Hashtags have the power to locate the particulars of human experience. Though not always correlative in terms of congressional seats, hashtag activism locates where our stories are told overtime in 140-characters and measured by acts of empathy and resistance that follow. Our conversations, revelations, relationships, growth, and enlightenments: None of these should be discounted or discouraged.
What Comes Next
Despite those who argue that this generation of social activists are nothing more than social media users with strong opinions, one only need to look at feminist Twitter, where women and men go to bat for marginalized people and communities everyday, on and offline. Caring isn’t the problem, and neither is this new(er) form of activism.
— Elizabeth Plank (@feministabulous) November 25, 2014
this is why voting matters. voter registration is how they fill jury pools, including grand jury pools. serving jury duty is important.
— Fatniss Evaaahdeen (@meadowgirl) November 25, 2014
The Future of Politics and Hashtag Activism
Though this year was a setback in many ways for progressives and feminist political ideals, there have been some steps forward. Alma Adams became the 100th woman of the 113th Congress, marking the largest number of women to serve in Congress simultaneously.

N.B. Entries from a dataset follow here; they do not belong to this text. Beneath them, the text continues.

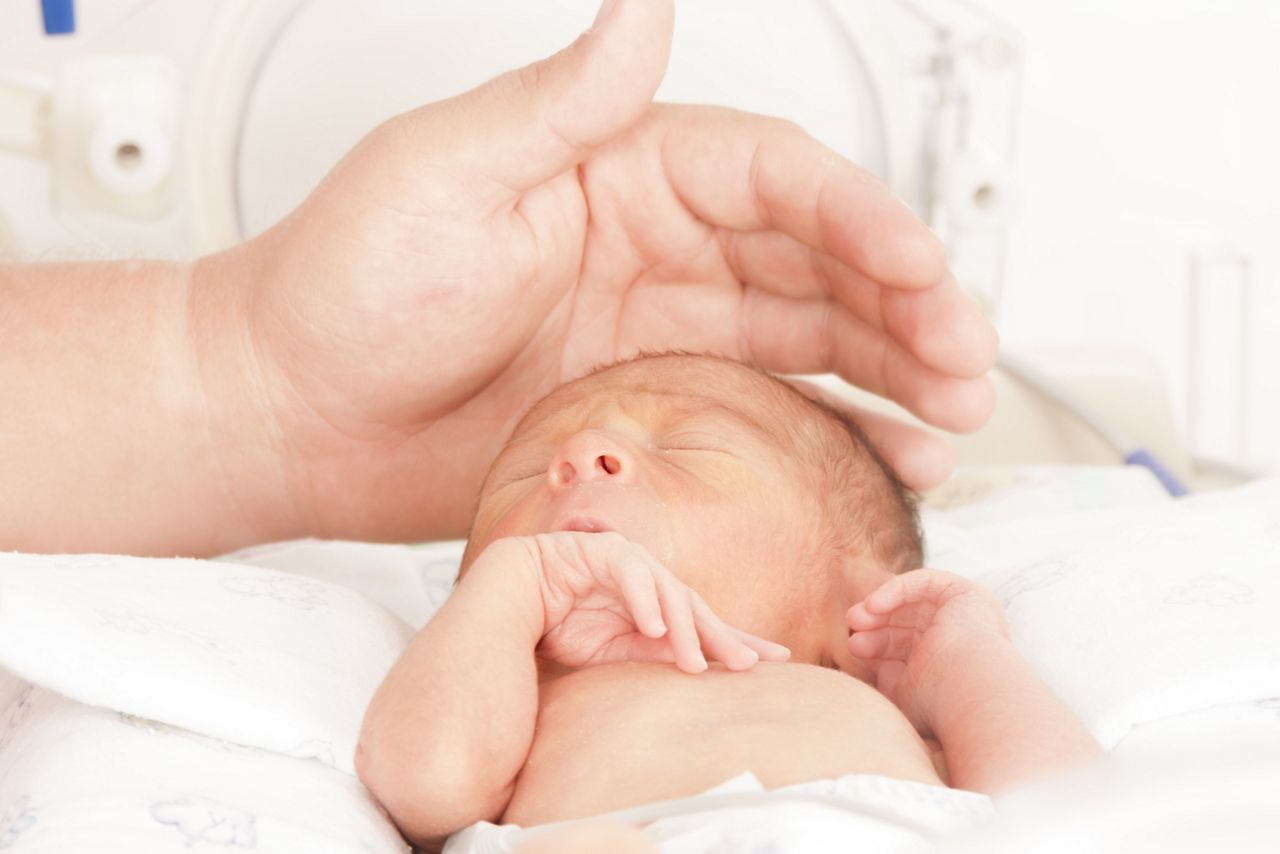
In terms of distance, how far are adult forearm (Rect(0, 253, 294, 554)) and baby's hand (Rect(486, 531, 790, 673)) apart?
0.49 meters

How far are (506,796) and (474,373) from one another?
0.51m

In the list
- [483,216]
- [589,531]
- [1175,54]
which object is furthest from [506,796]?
[1175,54]

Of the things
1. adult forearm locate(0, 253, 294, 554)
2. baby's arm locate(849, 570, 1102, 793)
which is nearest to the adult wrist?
adult forearm locate(0, 253, 294, 554)

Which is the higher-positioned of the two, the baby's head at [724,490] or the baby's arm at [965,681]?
the baby's head at [724,490]

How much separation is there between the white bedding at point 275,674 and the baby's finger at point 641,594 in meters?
0.17

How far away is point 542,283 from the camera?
3.99 ft

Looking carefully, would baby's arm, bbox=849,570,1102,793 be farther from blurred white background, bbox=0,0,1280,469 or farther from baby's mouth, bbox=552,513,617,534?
A: blurred white background, bbox=0,0,1280,469

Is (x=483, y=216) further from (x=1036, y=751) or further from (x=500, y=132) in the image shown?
(x=1036, y=751)

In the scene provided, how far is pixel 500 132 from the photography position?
106 cm

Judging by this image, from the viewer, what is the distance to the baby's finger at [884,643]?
95 cm

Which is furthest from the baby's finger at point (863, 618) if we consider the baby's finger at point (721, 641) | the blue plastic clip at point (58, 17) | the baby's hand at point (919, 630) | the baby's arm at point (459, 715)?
the blue plastic clip at point (58, 17)

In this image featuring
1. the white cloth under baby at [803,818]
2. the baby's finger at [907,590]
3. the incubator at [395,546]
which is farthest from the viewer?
the baby's finger at [907,590]

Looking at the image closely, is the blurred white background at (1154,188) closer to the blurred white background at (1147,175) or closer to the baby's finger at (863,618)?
the blurred white background at (1147,175)

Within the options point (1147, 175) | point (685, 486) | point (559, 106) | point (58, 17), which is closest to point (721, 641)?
point (685, 486)
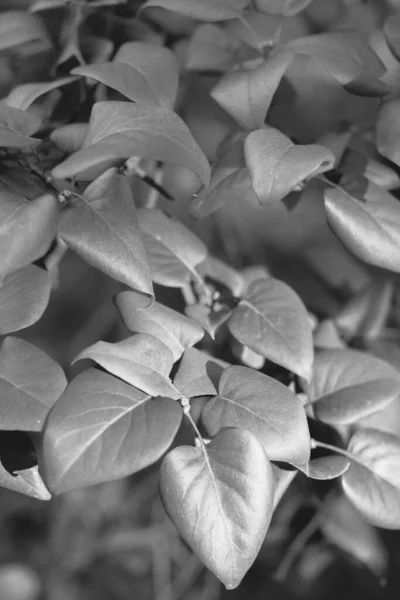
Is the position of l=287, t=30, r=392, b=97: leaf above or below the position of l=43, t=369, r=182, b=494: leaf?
above

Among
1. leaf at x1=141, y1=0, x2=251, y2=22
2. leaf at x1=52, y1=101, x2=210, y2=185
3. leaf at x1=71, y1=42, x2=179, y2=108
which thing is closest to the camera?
leaf at x1=52, y1=101, x2=210, y2=185

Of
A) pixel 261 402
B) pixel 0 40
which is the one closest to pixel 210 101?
pixel 0 40

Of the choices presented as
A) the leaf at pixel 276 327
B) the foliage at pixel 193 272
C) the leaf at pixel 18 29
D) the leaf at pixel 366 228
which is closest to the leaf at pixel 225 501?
the foliage at pixel 193 272

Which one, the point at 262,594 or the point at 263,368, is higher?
the point at 263,368

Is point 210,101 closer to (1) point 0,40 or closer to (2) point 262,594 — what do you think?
(1) point 0,40

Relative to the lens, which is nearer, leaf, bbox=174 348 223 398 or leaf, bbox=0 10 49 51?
leaf, bbox=174 348 223 398

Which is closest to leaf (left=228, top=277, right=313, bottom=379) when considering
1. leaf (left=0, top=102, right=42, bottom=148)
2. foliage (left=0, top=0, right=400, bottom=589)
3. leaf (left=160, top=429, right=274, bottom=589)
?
foliage (left=0, top=0, right=400, bottom=589)

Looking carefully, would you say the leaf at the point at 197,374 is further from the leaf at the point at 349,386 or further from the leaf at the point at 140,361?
the leaf at the point at 349,386

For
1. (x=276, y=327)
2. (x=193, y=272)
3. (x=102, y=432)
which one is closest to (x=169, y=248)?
(x=193, y=272)

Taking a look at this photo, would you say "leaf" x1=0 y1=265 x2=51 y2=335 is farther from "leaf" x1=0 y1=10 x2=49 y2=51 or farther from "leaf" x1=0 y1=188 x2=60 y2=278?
"leaf" x1=0 y1=10 x2=49 y2=51
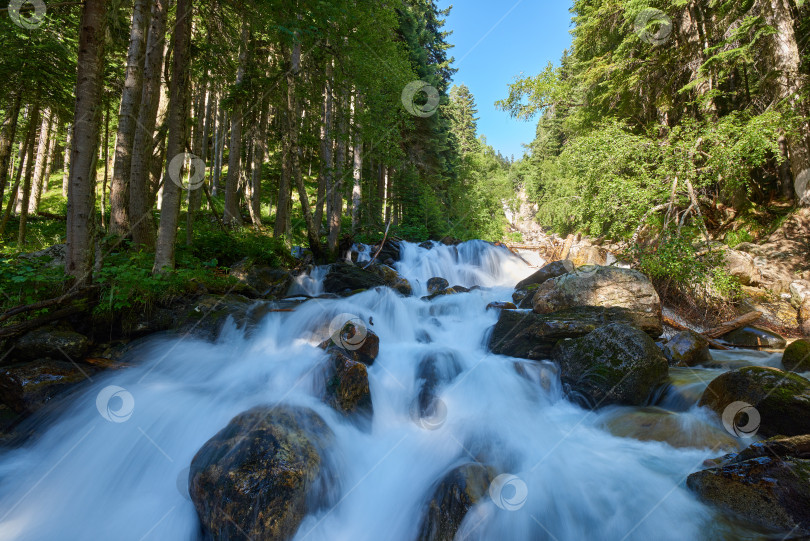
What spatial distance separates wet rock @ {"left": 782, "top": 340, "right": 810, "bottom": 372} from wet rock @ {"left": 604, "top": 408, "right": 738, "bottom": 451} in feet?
9.20

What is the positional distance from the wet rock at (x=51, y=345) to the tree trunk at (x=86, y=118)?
4.03 ft

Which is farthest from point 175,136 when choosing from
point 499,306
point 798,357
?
point 798,357

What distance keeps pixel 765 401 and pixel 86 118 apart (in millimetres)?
9256

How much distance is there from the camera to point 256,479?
298 cm

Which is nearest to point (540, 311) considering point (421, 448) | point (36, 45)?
point (421, 448)

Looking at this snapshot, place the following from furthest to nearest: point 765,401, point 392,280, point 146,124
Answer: point 392,280 → point 146,124 → point 765,401

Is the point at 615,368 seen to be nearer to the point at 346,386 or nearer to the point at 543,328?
the point at 543,328

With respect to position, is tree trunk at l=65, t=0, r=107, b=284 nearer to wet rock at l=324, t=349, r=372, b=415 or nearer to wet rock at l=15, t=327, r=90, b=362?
wet rock at l=15, t=327, r=90, b=362

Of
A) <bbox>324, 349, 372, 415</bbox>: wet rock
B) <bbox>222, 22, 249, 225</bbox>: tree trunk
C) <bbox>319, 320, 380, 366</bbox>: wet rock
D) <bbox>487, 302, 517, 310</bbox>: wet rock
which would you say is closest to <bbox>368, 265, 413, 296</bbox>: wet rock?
<bbox>487, 302, 517, 310</bbox>: wet rock

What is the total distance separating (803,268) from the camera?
862 centimetres

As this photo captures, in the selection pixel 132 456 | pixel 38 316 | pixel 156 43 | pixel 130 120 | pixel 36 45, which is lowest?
pixel 132 456

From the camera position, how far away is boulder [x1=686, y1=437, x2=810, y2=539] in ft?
8.64

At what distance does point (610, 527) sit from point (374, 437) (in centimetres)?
279

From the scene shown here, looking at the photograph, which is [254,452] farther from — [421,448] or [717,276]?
[717,276]
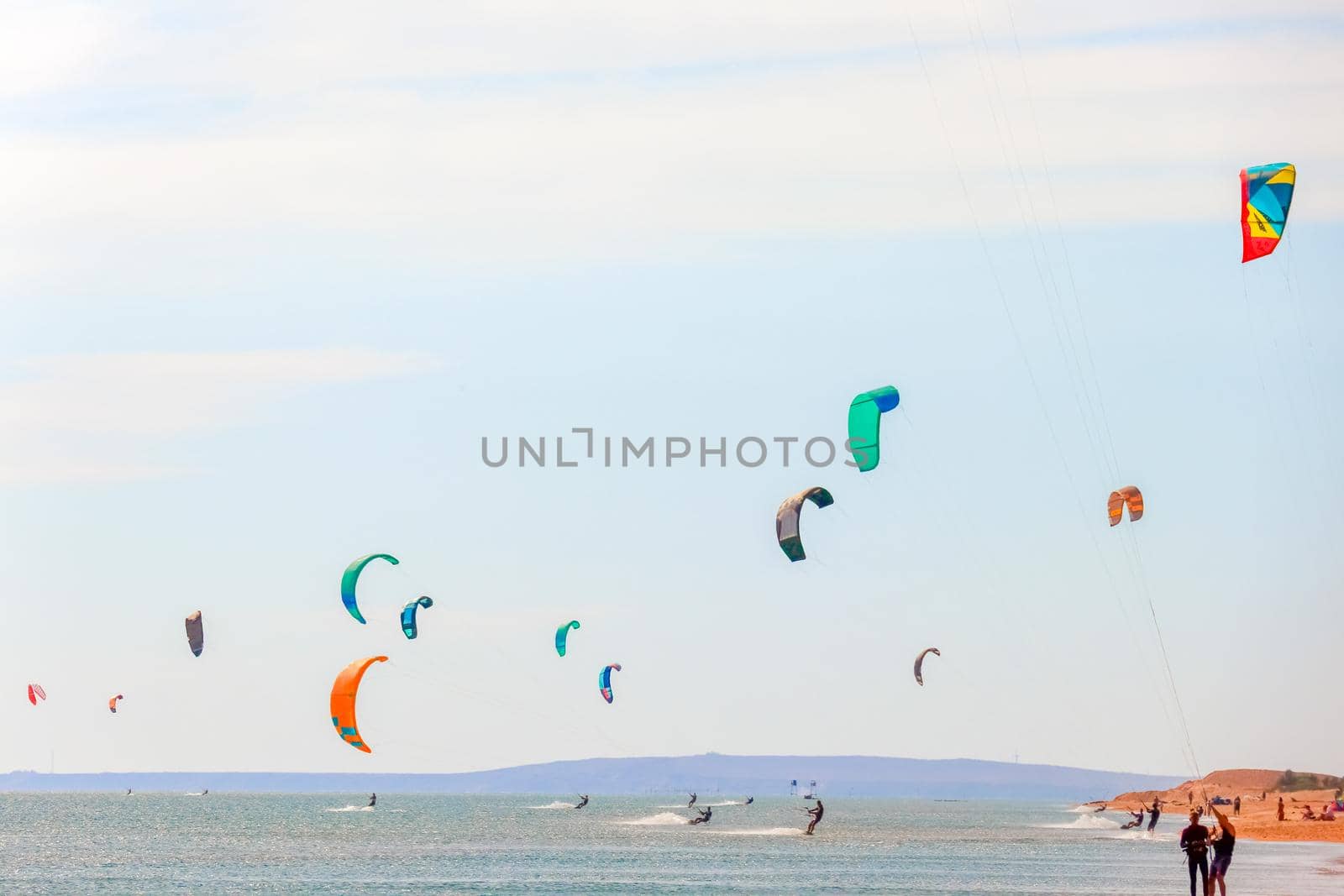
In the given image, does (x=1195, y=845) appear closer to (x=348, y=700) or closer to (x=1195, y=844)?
(x=1195, y=844)

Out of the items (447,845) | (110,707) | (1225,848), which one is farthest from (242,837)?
(1225,848)

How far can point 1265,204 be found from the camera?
75.0 ft

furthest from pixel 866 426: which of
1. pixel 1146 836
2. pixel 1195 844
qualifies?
pixel 1146 836

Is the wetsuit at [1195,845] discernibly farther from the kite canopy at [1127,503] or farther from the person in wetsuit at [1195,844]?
the kite canopy at [1127,503]

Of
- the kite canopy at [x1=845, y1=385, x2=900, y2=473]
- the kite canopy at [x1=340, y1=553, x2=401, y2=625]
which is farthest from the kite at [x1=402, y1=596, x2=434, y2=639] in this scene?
the kite canopy at [x1=845, y1=385, x2=900, y2=473]

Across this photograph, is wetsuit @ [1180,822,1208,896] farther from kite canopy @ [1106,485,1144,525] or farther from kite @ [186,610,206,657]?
kite @ [186,610,206,657]

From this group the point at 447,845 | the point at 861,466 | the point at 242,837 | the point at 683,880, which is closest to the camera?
the point at 861,466

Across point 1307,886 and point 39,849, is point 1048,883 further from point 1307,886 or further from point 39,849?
point 39,849

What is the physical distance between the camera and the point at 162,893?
3288 cm

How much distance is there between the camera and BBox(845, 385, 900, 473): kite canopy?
26500 mm

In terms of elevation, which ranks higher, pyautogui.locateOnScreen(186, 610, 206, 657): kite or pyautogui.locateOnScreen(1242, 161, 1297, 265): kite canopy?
pyautogui.locateOnScreen(1242, 161, 1297, 265): kite canopy

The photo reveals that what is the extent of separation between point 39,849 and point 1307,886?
133ft

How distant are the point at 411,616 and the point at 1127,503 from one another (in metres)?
14.7

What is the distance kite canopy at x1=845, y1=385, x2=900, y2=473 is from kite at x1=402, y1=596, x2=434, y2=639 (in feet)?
39.2
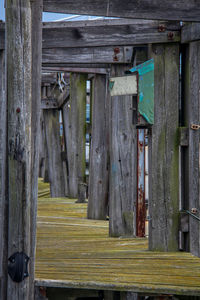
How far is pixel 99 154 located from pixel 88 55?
1.70 meters

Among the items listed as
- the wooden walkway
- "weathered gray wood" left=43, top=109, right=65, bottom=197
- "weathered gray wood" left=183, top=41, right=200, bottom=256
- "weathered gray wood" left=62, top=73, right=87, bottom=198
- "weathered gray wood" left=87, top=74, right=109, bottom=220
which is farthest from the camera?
"weathered gray wood" left=43, top=109, right=65, bottom=197

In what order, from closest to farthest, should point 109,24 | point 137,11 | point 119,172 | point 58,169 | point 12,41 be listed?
point 12,41
point 137,11
point 109,24
point 119,172
point 58,169

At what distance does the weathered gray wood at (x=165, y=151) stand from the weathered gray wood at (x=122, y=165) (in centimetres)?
80

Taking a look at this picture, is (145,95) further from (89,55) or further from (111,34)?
(89,55)

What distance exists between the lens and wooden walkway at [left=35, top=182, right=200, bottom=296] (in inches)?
122

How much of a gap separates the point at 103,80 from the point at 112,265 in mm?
3413

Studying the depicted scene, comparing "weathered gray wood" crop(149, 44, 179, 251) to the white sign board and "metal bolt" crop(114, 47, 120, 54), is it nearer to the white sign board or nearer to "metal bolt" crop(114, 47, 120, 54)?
the white sign board

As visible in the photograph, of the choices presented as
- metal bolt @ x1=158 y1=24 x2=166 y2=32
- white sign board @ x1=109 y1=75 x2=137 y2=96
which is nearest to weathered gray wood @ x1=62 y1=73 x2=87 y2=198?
white sign board @ x1=109 y1=75 x2=137 y2=96

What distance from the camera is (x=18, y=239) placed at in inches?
116

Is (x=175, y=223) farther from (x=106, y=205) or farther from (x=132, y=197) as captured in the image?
(x=106, y=205)

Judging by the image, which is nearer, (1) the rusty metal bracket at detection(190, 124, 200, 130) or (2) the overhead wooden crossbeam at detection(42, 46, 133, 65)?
(1) the rusty metal bracket at detection(190, 124, 200, 130)

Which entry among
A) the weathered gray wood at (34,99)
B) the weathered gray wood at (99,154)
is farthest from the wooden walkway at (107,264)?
the weathered gray wood at (99,154)

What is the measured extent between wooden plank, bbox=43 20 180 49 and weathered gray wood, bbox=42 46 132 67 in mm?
329

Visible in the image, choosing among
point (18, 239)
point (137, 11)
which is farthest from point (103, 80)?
point (18, 239)
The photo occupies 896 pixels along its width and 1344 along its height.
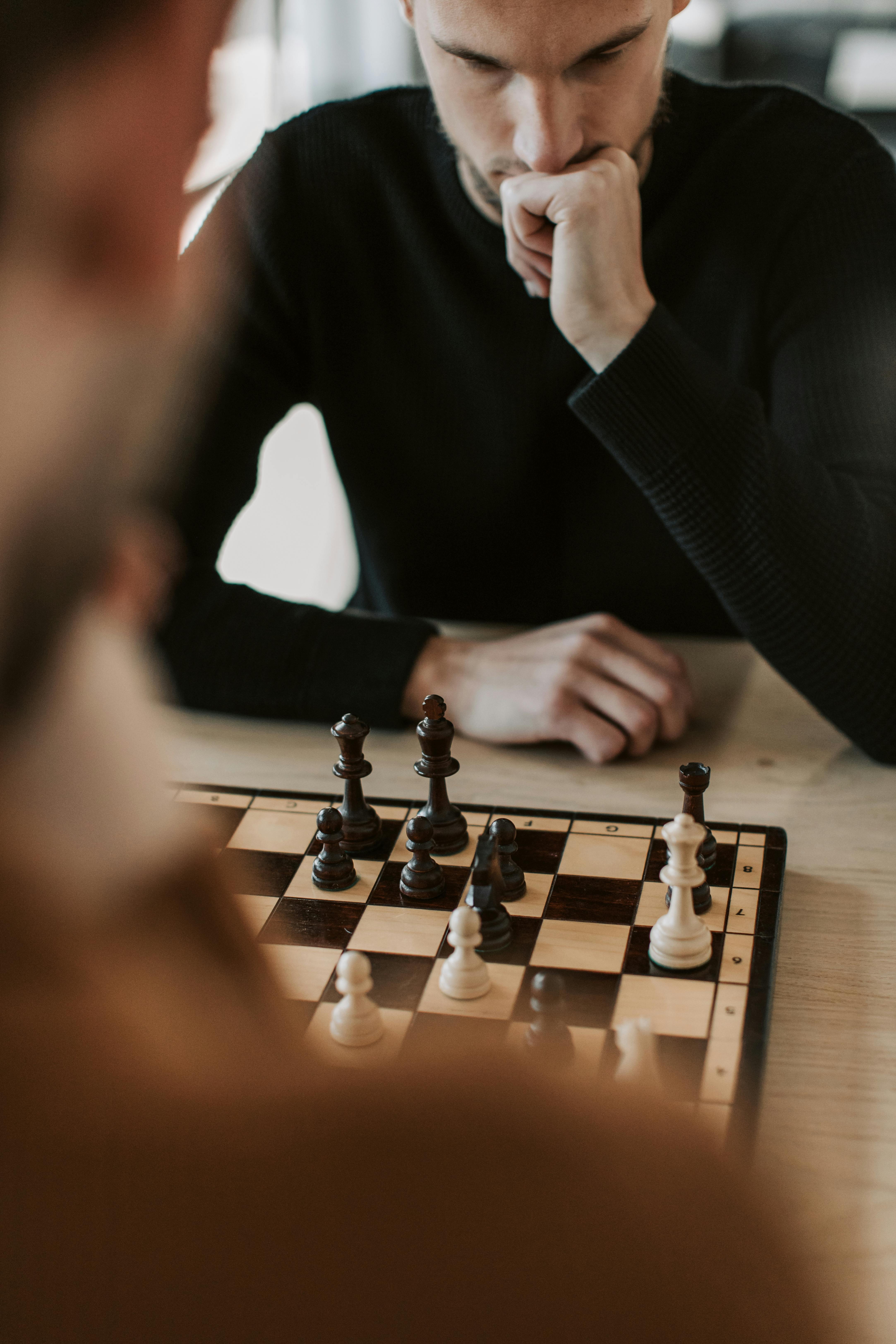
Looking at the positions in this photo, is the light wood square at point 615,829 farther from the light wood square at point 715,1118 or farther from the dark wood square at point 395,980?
the light wood square at point 715,1118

A few things to consider for the future of hashtag feminism and its potential impact on the political landscape:
Tweeting about something does not necessarily bring about political change.
Hashtag feminism may preach to the choir, but we still have to take our choirs offline and out into the community.
Representation in the media is key and hashtags, in many ways, disrupt mainstream media narratives about marginalized communities and unjust legislation.
Online communication by way of hashtags can help birth a new generation of understanding, empathy, and acceptance.
What do you think? What does #F mean in relationship to politics to you? How does or should one affect the other? Can hashtag activism change the political system? If so, can it do so fast enough? Will a political revolution ever and ultimately be attributed to a hashtag? Has #Ferguson and #BlackLivesMatter already proven the power of a hashtag to blend online and offline activism?